**Directions for this task**
Rewrite the entries as a Markdown table with columns "Row" and "Line", starting at the line containing "What is the exact" and ending at the line containing "1767 centimetres". Number each row, omit blank lines and picture lines, and include only those lines.

Entries on scene geometry:
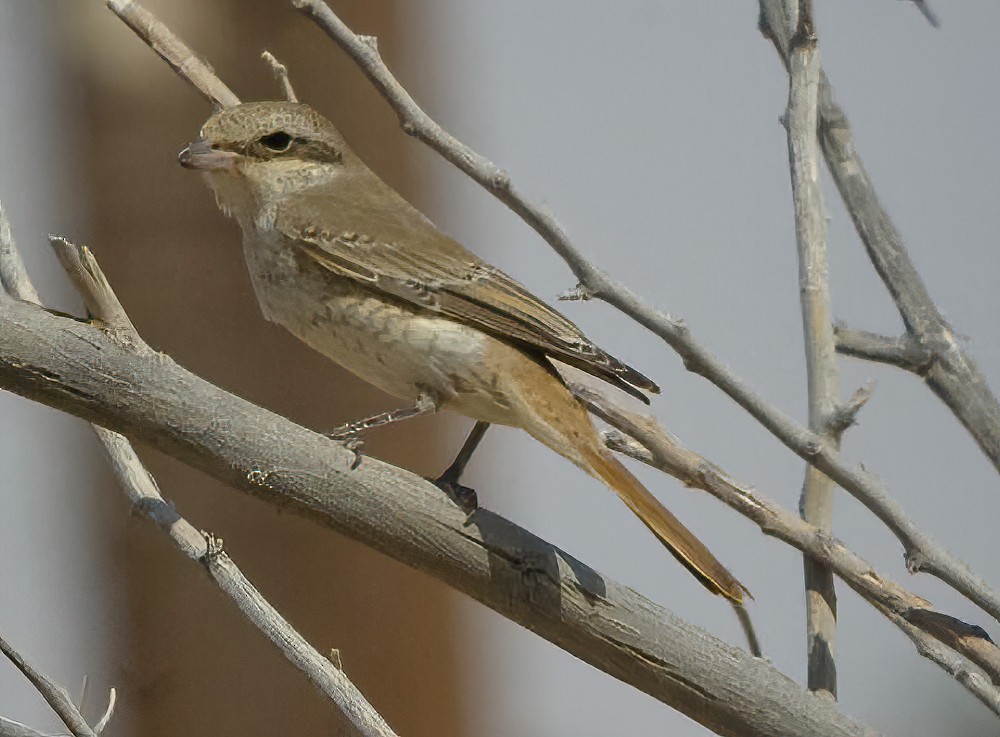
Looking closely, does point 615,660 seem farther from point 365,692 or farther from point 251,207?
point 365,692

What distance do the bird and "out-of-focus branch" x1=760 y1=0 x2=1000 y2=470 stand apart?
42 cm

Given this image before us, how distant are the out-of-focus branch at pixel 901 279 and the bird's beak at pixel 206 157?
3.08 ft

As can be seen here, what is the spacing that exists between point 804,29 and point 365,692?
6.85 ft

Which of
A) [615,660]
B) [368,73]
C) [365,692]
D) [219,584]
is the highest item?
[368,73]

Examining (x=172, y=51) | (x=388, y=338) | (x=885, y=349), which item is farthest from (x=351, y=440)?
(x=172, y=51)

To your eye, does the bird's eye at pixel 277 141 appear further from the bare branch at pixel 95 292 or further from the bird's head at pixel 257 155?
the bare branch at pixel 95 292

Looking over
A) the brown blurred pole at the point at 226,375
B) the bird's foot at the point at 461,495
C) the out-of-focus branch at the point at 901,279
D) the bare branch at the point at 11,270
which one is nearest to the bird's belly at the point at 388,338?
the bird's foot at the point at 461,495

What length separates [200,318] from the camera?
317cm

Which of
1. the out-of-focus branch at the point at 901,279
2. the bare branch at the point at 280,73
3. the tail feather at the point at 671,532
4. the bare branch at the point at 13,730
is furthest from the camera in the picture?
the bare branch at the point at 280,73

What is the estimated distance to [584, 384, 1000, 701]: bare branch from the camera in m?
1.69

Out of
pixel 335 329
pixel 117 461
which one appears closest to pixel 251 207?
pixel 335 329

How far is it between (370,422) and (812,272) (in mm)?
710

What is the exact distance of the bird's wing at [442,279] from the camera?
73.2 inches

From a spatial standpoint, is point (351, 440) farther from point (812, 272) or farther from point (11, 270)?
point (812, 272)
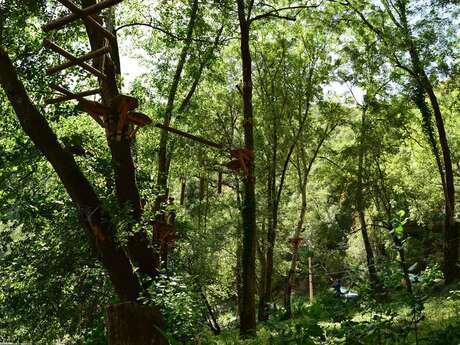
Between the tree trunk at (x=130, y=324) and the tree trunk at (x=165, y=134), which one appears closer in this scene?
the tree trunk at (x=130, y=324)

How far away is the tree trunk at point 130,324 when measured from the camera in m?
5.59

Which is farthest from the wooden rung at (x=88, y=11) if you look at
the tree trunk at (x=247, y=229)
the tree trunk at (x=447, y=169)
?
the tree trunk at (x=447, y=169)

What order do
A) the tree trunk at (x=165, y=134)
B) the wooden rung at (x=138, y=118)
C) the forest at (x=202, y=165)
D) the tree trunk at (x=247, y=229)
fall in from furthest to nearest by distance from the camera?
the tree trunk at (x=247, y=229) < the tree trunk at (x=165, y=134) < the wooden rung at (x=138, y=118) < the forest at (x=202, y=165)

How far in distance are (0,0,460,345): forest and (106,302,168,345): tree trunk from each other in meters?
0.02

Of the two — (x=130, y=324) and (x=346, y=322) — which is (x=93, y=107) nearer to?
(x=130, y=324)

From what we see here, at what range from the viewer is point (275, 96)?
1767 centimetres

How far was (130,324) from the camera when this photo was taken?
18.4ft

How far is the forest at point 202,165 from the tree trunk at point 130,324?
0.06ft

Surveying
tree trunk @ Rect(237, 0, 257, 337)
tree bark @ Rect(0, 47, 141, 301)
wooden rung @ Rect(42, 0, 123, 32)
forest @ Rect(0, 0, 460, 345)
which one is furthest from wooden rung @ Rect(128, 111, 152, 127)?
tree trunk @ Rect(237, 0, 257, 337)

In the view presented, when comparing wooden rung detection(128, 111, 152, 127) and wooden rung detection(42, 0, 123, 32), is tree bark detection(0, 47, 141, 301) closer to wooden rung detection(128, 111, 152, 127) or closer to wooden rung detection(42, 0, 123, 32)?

**Result**
| Row | Line |
|---|---|
| 1 | What is the exact distance of the bird's wing at [442,279] from the camera? |
| 2 | 73.2 inches |
| 3 | From a spatial standpoint, is point (351, 440) farther from point (812, 272) or farther from point (11, 270)? |
| 4 | point (812, 272) |
| 5 | Between the tree trunk at (x=130, y=324) and the tree trunk at (x=165, y=134), which one appears closer in this scene? |
| 6 | the tree trunk at (x=130, y=324) |
| 7 | How far away is the tree trunk at point 130,324 when measured from the camera in m? |
| 8 | 5.59 |
| 9 | Which is farthest from the wooden rung at (x=88, y=11) if you look at |
| 10 | the tree trunk at (x=247, y=229) |
| 11 | the tree trunk at (x=447, y=169) |
| 12 | ? |
| 13 | the tree trunk at (x=447, y=169) |
| 14 | What order do |
| 15 | A) the tree trunk at (x=165, y=134) |
| 16 | B) the wooden rung at (x=138, y=118) |
| 17 | C) the forest at (x=202, y=165) |
| 18 | D) the tree trunk at (x=247, y=229) |
| 19 | fall in from furthest to nearest by distance from the camera? |
| 20 | the tree trunk at (x=247, y=229) < the tree trunk at (x=165, y=134) < the wooden rung at (x=138, y=118) < the forest at (x=202, y=165) |
| 21 | How far in distance are (0,0,460,345): forest and (106,302,168,345): tree trunk from each other in meters? |
| 22 | 0.02 |
| 23 | Of the two — (x=130, y=324) and (x=346, y=322) — which is (x=93, y=107) nearer to? |
| 24 | (x=130, y=324) |
| 25 | From what we see here, at what range from the viewer is point (275, 96)? |
| 26 | 1767 centimetres |